1. Which term of the A.P. $\mathbf{121},\mathbf{117},\mathbf{113},...$ is its first negative term?

(Hint: Find $n$ for ${{a}_{n}} <0$)

Ans: Given A.P. $\mathbf{121},\mathbf{117},\mathbf{113},...$

Its first term is $121$ and the common difference is $117-121=-4$.

We know that the ${{n}^{th}}$ term of the A.P. with first term $a$ and common difference $d$ is given by ${{a}_{n}}=a+\left( n-1 \right)d$.

Therefore the ${{n}^{th}}$ term of the given A.P. is ${{a}_{n}}=121-4\left( n-1 \right)$   ….. (1)

To find negative term, find $n$ such that ${{a}_{n}} <0$

Hence from (1),

$121-4\left( n-1 \right) <0$

$\Rightarrow 121 <4\left( n-1 \right)$

$\Rightarrow \dfrac{121}{4}+1 < n$

$\Rightarrow n >\dfrac{125}{4}$

$\therefore n >31.25$

Therefore, the ${{32}^{nd}}$ term of the given A.P. will be its first negative term.

2. The sum of the third and the seventh terms of an A.P is $6$ and their product is $8$. Find the sum of first sixteen terms of the A.P.

Ans: Given the sum of third and seventh term of A.P., ${{a}_{3}}+{{a}_{7}}=6$  …..(1)

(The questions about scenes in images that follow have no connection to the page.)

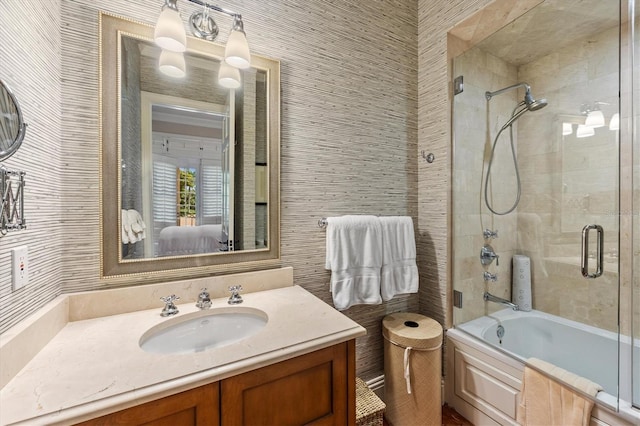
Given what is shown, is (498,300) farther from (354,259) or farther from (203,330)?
(203,330)

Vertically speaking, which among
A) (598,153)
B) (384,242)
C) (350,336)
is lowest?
(350,336)

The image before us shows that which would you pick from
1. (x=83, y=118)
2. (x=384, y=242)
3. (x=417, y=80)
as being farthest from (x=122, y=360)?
(x=417, y=80)

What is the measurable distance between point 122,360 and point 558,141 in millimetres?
2454

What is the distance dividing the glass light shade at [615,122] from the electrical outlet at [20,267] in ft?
7.89

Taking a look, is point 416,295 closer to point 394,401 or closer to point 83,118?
point 394,401

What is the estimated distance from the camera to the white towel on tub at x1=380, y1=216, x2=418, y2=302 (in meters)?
1.51

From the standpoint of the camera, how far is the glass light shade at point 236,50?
1.12m

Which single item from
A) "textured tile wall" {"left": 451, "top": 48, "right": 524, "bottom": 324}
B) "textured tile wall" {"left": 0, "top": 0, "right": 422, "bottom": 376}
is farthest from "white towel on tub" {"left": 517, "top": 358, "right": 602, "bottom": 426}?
"textured tile wall" {"left": 0, "top": 0, "right": 422, "bottom": 376}

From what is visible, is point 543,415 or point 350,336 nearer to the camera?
point 350,336

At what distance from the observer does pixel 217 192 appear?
1.24m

Given the sum of third and seventh term of A.P., ${{a}_{3}}\cdot {{a}_{7}}=8$  …..(2)

We know that the ${{n}^{th}}$ term of the A.P. with first term $a$ and common difference $d$ is given by ${{a}_{n}}=a+\left( n-1 \right)d$. Therefore,

For $n=3,{{a}_{3}}=a+2d$

For $n=7,{{a}_{7}}=a+6d$

From (1), ${{a}_{3}}+{{a}_{7}}=\left( a+2d \right)+\left( a+6d \right)$

$\Rightarrow 2a+8d=6$

$\therefore a+4d=3$   ….. (3)

From (2), ${{a}_{3}}\cdot {{a}_{7}}=\left( a+2d \right)\cdot \left( a+6d \right)$

$\therefore {{a}^{2}}+8ad+12{{d}^{2}}=8$   …..(4)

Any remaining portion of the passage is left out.